Musharaka Contract

Musharaka Contract – The Various Types


Musharaka is a form of an Islamic financial contract that gives rise to a joint venture partnership. Specifically, it is a co-ownership clause entered into by two parties—the bank and the customer—who agree to finance a business and share the profits and losses accruing from it. A musharaka contract also lays down the rules for managing the partnership and specifies the basis for sharing the profits and losses.
There are two principal types of Musharaka contracts: Permanent Musharaka and Diminishing Musharaka.

Permanent Musharaka

In this form of Musharaka contract, a bank becomes a partner in financing a project and receives a share of the profits generated, on a pro rata basis.
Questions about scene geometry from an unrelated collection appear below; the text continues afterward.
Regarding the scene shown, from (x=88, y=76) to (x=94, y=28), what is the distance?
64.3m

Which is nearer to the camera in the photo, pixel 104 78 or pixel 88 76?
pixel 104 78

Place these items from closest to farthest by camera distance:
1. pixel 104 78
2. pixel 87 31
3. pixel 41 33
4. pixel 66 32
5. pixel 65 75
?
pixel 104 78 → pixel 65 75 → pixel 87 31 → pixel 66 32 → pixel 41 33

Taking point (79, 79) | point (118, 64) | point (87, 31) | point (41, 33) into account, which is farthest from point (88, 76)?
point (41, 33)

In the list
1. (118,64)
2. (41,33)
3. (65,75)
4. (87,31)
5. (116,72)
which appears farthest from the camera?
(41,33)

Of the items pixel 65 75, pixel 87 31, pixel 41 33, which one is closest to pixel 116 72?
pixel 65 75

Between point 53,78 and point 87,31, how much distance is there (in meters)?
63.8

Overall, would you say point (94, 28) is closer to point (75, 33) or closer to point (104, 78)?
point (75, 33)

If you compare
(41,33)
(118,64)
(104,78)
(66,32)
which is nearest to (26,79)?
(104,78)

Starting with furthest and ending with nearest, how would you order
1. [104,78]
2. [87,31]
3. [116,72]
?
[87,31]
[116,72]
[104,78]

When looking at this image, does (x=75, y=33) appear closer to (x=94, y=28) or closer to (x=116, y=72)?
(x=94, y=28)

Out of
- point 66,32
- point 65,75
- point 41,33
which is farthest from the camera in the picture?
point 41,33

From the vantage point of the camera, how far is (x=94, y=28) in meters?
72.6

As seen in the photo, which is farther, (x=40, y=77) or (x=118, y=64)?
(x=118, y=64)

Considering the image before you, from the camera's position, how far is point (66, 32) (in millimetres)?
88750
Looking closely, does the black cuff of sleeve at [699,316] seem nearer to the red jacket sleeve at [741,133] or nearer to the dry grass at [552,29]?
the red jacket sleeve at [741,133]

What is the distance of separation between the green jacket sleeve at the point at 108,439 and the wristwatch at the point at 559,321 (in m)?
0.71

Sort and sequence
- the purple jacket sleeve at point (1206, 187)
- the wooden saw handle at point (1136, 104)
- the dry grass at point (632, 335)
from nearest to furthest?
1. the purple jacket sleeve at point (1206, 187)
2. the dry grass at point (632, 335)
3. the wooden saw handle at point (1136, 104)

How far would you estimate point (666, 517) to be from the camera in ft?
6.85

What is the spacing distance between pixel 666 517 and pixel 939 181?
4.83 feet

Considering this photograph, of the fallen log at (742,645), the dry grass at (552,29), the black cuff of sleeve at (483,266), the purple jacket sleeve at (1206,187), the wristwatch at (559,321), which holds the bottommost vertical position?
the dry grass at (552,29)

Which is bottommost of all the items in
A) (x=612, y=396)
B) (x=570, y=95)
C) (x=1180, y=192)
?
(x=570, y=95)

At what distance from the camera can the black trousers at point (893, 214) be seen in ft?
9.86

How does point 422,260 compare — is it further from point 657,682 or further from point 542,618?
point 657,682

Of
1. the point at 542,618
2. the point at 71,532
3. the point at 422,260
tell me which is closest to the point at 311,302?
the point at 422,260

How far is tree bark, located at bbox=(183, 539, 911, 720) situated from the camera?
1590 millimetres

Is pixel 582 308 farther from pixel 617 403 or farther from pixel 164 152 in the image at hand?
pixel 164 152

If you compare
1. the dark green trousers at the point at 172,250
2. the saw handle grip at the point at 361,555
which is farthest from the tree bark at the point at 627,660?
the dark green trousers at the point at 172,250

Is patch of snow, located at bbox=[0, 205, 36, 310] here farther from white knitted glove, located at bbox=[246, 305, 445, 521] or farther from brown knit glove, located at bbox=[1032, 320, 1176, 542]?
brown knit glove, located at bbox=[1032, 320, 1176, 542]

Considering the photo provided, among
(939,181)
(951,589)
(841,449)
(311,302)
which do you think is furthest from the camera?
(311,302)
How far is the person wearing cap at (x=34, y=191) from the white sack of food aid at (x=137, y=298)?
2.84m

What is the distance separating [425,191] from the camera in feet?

Both the parties can carry on with the contract for as long as they wish and the bank will continue to receive profits, on terms agreed to in the contract, till this time.
This form of co-ownership contract is widely used in projects of long duration with lengthy gestation periods.

Diminishing Musharaka

This is a modern take on the conventional Musharaka contract and may involve equity participation and profit sharing on a pro rata basis. The bank receives dividends on the equity it holds along with its partners in the contract. But what differentiates this form of contract from the other kind is that the financing party or the bank’s share goes on lessening over time, till the borrower buys out the share. So, although at the initial stages of the contract, there is joint ownership of assets, a company, or a project, there is eventually a full transfer of ownership on to the other partners or the borrowers. When the equity held by the bank is finally reduced to nil, it ceases to be a partner in the Musharaka agreement.
This form of Musharakah contract is sometimes entered into in instances of residential mortgages.
The Musharaka partnership contract is generally held as one of the three kinds of Islamic financing utilized in the USA and Canada since it is founded on the basic and sound principle of sharing in the risk and reaping the profits on the basis of undertaking that risk.